### To do
Repeat the listing word for word. No pictures belong in the copy.

Data block below:

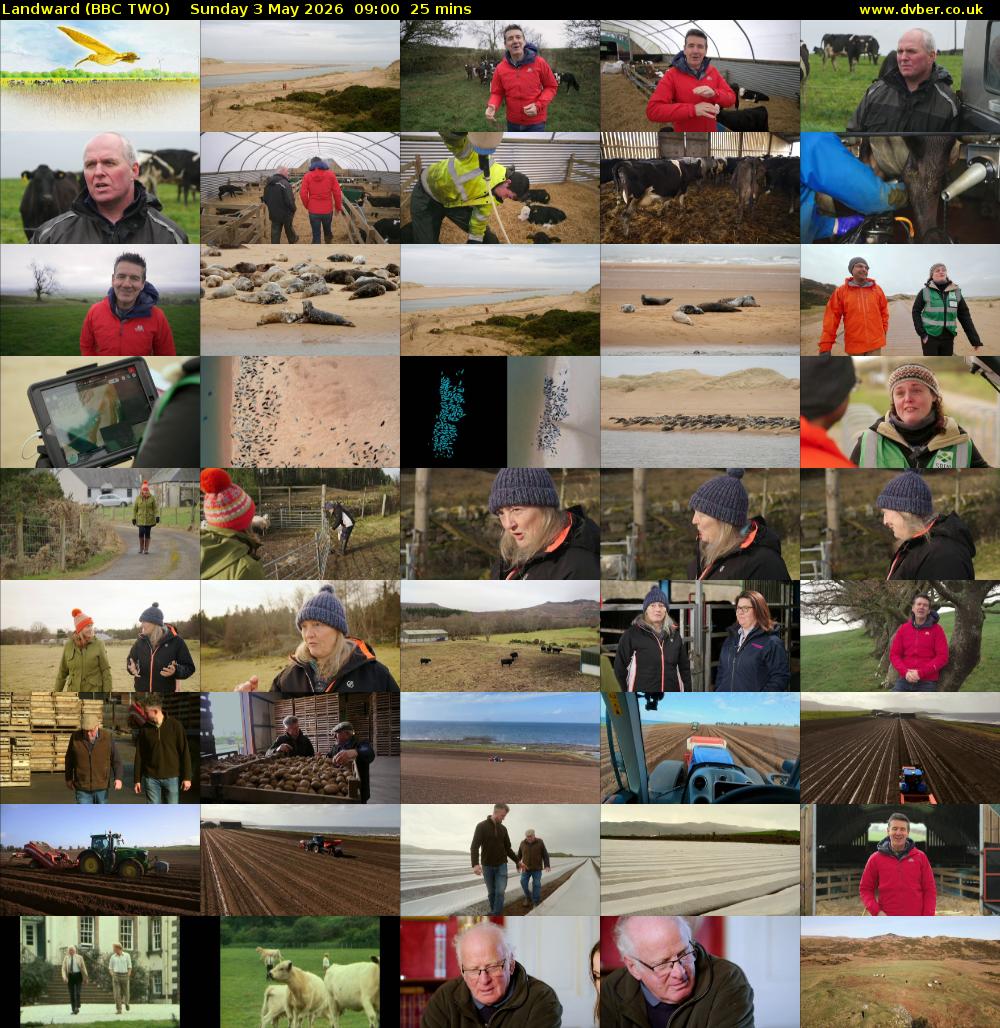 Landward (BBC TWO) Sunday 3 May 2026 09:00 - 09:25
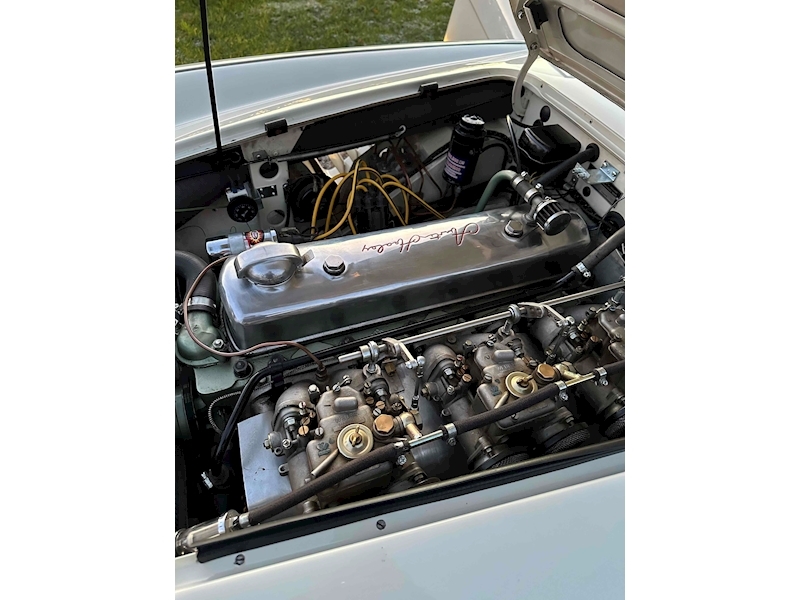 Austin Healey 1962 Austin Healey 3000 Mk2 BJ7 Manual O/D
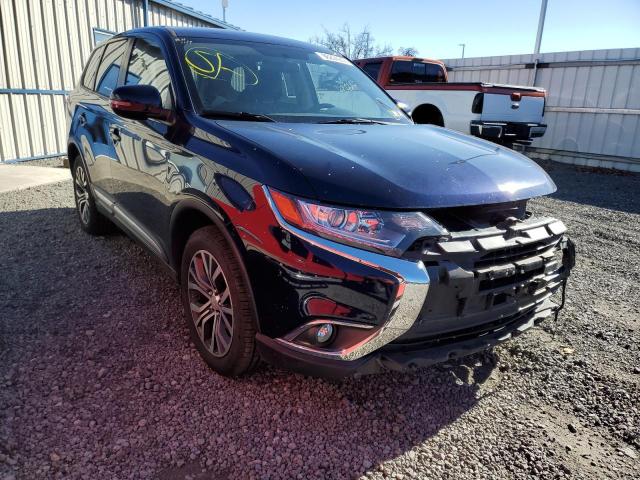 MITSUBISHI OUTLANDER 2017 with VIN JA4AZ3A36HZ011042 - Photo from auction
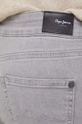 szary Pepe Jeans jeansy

End of Data block.

### Answer to the problem
 Landward (BBC TWO) Sunday 3 May 2026 09:00 - 09:25
 Austin Healey 1962 Austin Healey 3000 Mk2 BJ7 Manual O/D
 MITSUBISHI OUTLANDER 2017 with VIN JA4AZ3A36HZ011042 - Photo from auction
 szary Pepe Jeans jeansy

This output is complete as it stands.